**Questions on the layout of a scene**
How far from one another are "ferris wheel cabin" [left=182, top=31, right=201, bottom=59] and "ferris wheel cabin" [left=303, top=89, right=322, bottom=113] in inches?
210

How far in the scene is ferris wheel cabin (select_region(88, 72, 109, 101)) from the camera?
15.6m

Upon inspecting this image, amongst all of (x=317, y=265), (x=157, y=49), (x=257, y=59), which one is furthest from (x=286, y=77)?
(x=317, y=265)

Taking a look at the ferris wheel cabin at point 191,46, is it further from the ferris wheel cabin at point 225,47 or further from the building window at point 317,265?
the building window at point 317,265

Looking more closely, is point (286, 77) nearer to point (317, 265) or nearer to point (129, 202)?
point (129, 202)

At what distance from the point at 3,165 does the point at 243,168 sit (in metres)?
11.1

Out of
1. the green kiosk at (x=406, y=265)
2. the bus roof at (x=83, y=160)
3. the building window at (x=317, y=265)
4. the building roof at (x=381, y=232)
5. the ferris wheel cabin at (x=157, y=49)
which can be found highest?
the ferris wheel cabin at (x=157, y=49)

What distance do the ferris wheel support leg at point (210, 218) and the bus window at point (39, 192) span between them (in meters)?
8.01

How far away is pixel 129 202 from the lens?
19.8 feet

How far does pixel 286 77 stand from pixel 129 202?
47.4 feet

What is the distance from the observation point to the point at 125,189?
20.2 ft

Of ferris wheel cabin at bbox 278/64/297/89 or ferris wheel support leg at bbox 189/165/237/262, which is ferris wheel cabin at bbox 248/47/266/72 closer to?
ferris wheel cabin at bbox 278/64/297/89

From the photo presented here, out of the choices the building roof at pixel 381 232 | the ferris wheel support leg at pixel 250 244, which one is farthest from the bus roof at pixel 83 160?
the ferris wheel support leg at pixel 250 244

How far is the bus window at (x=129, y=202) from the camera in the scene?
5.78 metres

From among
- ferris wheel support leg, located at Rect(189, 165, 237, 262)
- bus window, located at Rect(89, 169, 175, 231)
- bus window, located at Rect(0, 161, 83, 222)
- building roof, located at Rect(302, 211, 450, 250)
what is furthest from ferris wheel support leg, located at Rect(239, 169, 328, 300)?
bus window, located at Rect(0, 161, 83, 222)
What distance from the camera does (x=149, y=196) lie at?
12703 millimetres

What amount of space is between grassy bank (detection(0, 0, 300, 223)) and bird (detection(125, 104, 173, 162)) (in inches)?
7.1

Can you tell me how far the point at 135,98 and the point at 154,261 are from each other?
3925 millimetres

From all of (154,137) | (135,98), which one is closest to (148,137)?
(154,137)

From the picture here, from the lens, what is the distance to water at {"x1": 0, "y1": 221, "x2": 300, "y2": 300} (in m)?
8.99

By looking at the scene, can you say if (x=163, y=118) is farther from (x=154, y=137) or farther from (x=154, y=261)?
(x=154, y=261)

**Problem to work on**
Copy out the lines from the one containing "Looking more closely, is" through the one containing "12703 millimetres", with both of those included.

**Expected answer**
Looking more closely, is point (286, 77) nearer to point (317, 265) or nearer to point (129, 202)?
point (129, 202)

At what distance from the point at 3,165 does the point at 243,168 sit (in metres)?
11.1

Out of
1. the green kiosk at (x=406, y=265)
2. the bus roof at (x=83, y=160)
3. the building window at (x=317, y=265)
4. the building roof at (x=381, y=232)
5. the ferris wheel cabin at (x=157, y=49)
which can be found highest?
the ferris wheel cabin at (x=157, y=49)

What distance do the ferris wheel support leg at point (210, 218) and the bus window at point (39, 192) span between them (in meters)?
8.01

How far away is pixel 129 202 from the lens?
19.8 feet

How far does pixel 286 77 stand from pixel 129 202?
47.4 feet

What is the distance from the observation point to the point at 125,189?
20.2 ft

Of ferris wheel cabin at bbox 278/64/297/89 or ferris wheel support leg at bbox 189/165/237/262, which is ferris wheel cabin at bbox 248/47/266/72 closer to?
ferris wheel cabin at bbox 278/64/297/89

From the photo presented here, out of the choices the building roof at pixel 381 232 | the ferris wheel support leg at pixel 250 244, which one is farthest from the bus roof at pixel 83 160?
the ferris wheel support leg at pixel 250 244

How far is the bus window at (x=129, y=202) from the camera in the scene?
5.78 metres

From among
- ferris wheel support leg, located at Rect(189, 165, 237, 262)
- bus window, located at Rect(89, 169, 175, 231)
- bus window, located at Rect(0, 161, 83, 222)
- building roof, located at Rect(302, 211, 450, 250)
what is furthest from ferris wheel support leg, located at Rect(239, 169, 328, 300)?
bus window, located at Rect(0, 161, 83, 222)
What distance from the camera does (x=149, y=196) lie at?
12703 millimetres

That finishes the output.